LIVE REPORTWHITE STAGE7/27 SAT
UNKNOWN MORTAL ORCHESTRA
It seemed fitting that the rain stopped just as Unknown Mortal Orchestra began to play – it was certainly the kind of set where one does not want drips and splashes pulling your attention away from the stage. Funnily enough, opening song “From the Sun” features lyrics that seemed much in keeping with the Fuji Rock theme this weekend: “If you need to you can get away from the sun…” And indeed we did, though the warmth radiating from the stage was enough to keep us basking in Unknown Mortal Orchestra.
After a jazzy saxophone opening, it took a moment to adjust to the current of fuzzy guitar that underpinned Unknown Mortal Orchestra’s sound, a choice that gave cohesion to the whole set. Front man Ruban Nielson brought a restrained falsetto that segued in and out of bluesy vocals. On tracks like “Necessary Evil” it initially felt like this restraint was excessive, perhaps because the song channels Stevie Wonder so much that one anticipated something bigger.
Nielsen himself courted both comments of “kawaii” from the audience as he waved bashfully out over the White Stage, and also whoops and cheers after hopping off stage and marching through the crowd, not once but twice: the first to head to the sound booth to do a shot with members of the audience during “From The Sun”, and the second time to leap around at the front for “So Good”.
Stage antics aside, Unknown Mortal Orchestra brought a completely different brand of prog to the White Stage in comparison to the previous day’s King Gizzard and the Wizard Lizard performance. The whole set featured what can only be described as dirty synth – not dirty in a grungy or distorted sense, more than it conjured a collective memory of something just a little out of reach, a little risqué. That sense of nostalgia came up again in “Ffunny Ffrends” with funky chord progressions that melted into the bass pop and smoulder of “Necessary Evil”. It was here where that growly undercurrent rounded out into golden resonance – all sonic hardwood paneling, tan leather and whiskey – before the song ended in an unexpected sax squeal that reminded me a little of moments on David Bowie’s “Outside” album.

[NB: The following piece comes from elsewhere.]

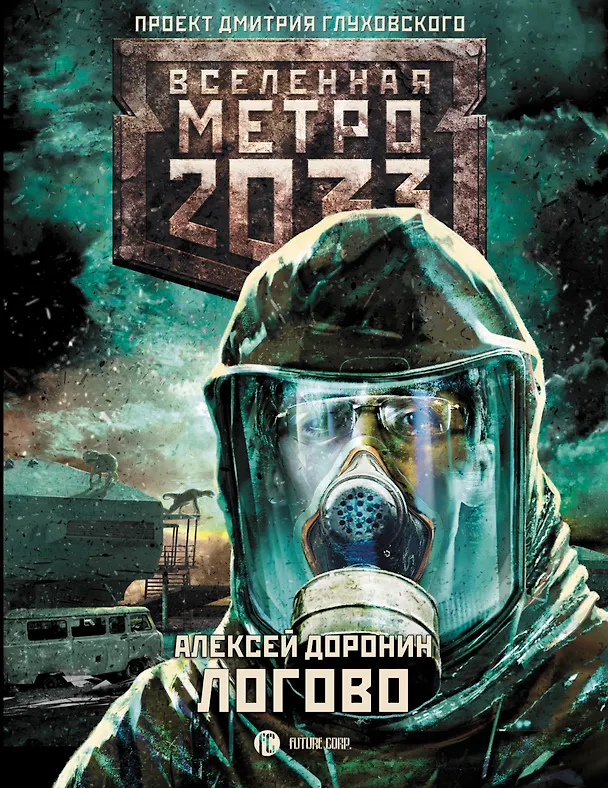 Книга Метро 2033: Логово: фантастический роман (Алексей Доронин) — 1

There was much that was unexpected to love here: meandering synth (yes, it was in everything), muted jazz trumpet, drum flourishes – the later courtesy of Nielsen’s father and brother – and lyrics which pulled on heartstrings: “We’re not in love, we’re just high/ We’re not in love, we’re just halfway out of our minds” and mention of love trashing Nielsen’s heart like a hotel room – something we can all resonate with.
Closing on the upbeat disco of “Hunny-Bee” and “Phone”, Unknown Mortal Orchestra left the stage to uproarious applause. It was the kind of show that rewarded the attentive listener and wowed new ones. It played out well on platform like the White Stage, but can you imagine it somewhere more intimate? That would be one to see.